Or another way to look at it: If young John Resig builds a tool that will save you time, should you wait for your professor to learn about it and teach you or learn about it from John himself? I'm not knocking academia (there's a lot of theoretical work going on in CS that's invaluable to the industry), but your professor is professional educator, not a professional programmer, so her needs and your needs (to have the right tools to build things competitively) are not perfectly aligned. In many fields the difference is probably inconsequential, but in something as rapidly changing as software I think it makes all the difference.

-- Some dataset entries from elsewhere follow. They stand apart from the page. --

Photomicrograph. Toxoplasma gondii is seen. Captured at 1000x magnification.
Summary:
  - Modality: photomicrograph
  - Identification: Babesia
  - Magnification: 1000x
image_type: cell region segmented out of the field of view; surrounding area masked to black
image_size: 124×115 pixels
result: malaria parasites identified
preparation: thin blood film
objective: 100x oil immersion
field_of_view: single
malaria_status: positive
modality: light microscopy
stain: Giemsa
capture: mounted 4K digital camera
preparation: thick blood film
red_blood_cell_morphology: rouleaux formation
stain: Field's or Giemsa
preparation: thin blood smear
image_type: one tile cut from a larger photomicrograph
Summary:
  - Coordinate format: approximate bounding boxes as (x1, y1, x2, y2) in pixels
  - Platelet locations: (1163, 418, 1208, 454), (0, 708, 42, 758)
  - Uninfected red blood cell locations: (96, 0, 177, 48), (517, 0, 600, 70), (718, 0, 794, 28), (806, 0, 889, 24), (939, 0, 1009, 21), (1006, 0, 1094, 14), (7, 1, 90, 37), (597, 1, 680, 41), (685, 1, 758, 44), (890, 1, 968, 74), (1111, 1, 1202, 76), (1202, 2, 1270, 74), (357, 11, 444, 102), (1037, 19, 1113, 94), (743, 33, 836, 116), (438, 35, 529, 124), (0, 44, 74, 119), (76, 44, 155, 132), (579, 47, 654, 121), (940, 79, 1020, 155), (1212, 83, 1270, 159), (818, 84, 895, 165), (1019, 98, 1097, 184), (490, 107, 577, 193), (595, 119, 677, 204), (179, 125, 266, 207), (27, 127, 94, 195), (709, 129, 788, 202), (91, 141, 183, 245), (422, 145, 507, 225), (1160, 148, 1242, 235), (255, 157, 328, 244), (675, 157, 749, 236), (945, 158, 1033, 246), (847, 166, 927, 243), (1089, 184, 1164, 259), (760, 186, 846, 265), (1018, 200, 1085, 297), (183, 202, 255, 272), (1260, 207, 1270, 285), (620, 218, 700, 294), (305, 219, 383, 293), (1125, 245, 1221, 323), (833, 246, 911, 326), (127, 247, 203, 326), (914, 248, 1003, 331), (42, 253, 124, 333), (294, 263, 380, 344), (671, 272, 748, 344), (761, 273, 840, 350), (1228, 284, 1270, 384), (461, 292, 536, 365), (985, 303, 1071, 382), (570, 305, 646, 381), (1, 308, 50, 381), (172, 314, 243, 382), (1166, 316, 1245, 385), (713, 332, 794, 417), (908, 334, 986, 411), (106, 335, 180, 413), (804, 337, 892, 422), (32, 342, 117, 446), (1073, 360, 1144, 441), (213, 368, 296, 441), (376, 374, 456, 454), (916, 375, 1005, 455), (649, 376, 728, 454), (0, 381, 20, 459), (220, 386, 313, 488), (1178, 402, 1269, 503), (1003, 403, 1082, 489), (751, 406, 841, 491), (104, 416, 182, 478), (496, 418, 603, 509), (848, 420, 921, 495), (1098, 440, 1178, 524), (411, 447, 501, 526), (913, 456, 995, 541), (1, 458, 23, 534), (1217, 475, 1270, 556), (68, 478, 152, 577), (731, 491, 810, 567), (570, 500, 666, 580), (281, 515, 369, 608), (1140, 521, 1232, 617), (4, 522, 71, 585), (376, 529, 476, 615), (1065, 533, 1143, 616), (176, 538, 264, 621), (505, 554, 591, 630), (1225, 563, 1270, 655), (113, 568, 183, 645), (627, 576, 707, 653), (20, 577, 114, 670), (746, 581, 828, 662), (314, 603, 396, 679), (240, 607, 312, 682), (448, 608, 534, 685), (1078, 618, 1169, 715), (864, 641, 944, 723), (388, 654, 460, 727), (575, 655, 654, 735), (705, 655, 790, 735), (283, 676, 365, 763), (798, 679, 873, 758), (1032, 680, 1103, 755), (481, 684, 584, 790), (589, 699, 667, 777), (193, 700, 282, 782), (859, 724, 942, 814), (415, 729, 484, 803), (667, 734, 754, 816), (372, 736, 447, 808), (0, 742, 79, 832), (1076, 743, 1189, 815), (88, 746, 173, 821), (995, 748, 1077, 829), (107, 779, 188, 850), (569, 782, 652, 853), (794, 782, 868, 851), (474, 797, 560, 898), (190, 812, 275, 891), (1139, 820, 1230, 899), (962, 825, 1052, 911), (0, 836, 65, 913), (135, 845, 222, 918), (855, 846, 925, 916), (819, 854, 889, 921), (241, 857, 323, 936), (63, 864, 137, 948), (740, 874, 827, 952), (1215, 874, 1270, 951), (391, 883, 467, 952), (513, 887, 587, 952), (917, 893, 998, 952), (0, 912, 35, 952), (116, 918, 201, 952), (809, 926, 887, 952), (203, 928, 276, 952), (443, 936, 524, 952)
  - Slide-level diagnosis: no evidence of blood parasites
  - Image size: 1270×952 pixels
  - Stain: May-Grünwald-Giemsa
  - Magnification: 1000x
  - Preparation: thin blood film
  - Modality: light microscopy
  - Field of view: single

I've seen the effects of this lag in a different way living in Thailand. Since most of the developers here do not learn English well enough to work/research in the language, they're ability to learn new technologies is slowed waiting for the handful of bilingual developers that exist to learn them and then blog about them in Thai. The effect is that the technology base here is horribly outdated. New products are built aggressively, but they're almost all built on yesterday's tech. (The formal education system here is notoriously bad, but that's a different story.)

1 comments

Another way to look at this:

If you come to the Thai market with knowledge of technologies that allow you to execute better and faster than the locals, you might have an advantage.

Maybe, if you can find people willing to pay above local rates (which are abysmal). I don't ever work locally here but I have a friend that did web dev for years. He just barely made a living and eventually sold him company to pursue other things.